- Activity -
What is the number of lines in the listing that contain "https"? Give that number only.

--- START ---

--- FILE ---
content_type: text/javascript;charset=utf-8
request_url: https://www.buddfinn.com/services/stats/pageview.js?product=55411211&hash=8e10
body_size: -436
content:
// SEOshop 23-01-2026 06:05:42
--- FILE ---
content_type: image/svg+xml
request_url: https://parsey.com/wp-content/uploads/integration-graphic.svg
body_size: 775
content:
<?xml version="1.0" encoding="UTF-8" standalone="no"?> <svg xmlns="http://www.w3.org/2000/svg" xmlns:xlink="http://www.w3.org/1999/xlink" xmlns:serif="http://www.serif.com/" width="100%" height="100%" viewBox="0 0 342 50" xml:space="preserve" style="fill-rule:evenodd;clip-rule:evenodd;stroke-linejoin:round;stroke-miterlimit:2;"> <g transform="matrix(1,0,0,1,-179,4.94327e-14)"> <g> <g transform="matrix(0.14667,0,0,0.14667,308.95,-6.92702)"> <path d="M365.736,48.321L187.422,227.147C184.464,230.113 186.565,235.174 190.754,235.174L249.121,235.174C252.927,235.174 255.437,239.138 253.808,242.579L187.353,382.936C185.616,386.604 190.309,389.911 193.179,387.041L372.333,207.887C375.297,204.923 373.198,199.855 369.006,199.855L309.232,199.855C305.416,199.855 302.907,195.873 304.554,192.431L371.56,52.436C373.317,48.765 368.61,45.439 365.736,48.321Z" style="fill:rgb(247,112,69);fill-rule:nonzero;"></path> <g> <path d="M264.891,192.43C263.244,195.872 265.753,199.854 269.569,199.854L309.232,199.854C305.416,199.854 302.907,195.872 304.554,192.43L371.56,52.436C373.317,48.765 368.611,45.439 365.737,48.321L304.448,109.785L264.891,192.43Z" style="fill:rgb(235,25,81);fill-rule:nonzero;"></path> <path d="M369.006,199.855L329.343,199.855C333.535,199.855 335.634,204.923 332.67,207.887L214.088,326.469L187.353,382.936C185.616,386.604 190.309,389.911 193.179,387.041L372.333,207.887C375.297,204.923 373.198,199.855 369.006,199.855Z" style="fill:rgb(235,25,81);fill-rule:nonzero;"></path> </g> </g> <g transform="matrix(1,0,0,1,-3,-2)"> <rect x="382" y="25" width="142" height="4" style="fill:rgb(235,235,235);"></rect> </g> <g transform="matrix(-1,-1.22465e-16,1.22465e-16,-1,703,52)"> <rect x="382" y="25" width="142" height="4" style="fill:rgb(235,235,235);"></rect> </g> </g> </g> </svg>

--- END ---

- Output of the exercise -
2